• What this exercise asks:
- a) Repeat the part of the DuckDB post between "This scenario brings" and "tables each time).", inclusive.
- b) Carry on the post about DuckDB's shortcomings from its last sentence.

=== Supplied text ===

DuckDB unknown unknowns
Some software is very lovable (see zed_is_good_software.md
). For the past couple of months, duckdb was one such software I held in high praise. But a single hair-ripping-ly frustrating day later after debugging certain issues1, I have a more nuanced opinion about duckdb.
This scenario brings to mind a certain favourite quote There are unkown unkowns and this great article . In this context, I wrangled with two issues
Duckdb does not support query timeout:
This seems so crazy to me. How does someone consider this for a production usecase without a fundamental feature like this. All the workaround for this talk about a multi processing (a mult-thread doesn’t work) with a timeout (and consequently move away from in-memory usage to the FS usage of duckdb to avoid penalty of running queries against uncached tables each time).
Again I understand the reasoning for this (now). DuckDB is an single-in-process engine and its just not feasible to implement a timeout. But I wish this was considered before using this in our system.

=== Recorded information ===

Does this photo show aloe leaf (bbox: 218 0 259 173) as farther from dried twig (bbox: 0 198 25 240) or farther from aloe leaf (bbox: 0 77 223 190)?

===

• Outputs:
- a)
This scenario brings to mind a certain favourite quote There are unkown unkowns and this great article . In this context, I wrangled with two issues
Duckdb does not support query timeout:
This seems so crazy to me. How does someone consider this for a production usecase without a fundamental feature like this. All the workaround for this talk about a multi processing (a mult-thread doesn’t work) with a timeout (and consequently move away from in-memory usage to the FS usage of duckdb to avoid penalty of running queries against uncached tables each time).

- b)
Duckdb and AWS support is poor.
I’m not sure why, but I saw intermittent issues when in the middle of a long task in ECS, DuckDB would just stop processing queries and throw a 400 auth exception. I’m guessing its related to one of these github issues - issue A, issue B, …. But the point is that debugging it was much harder than it should have been. And clearly going by the github issues the AWS support can be better.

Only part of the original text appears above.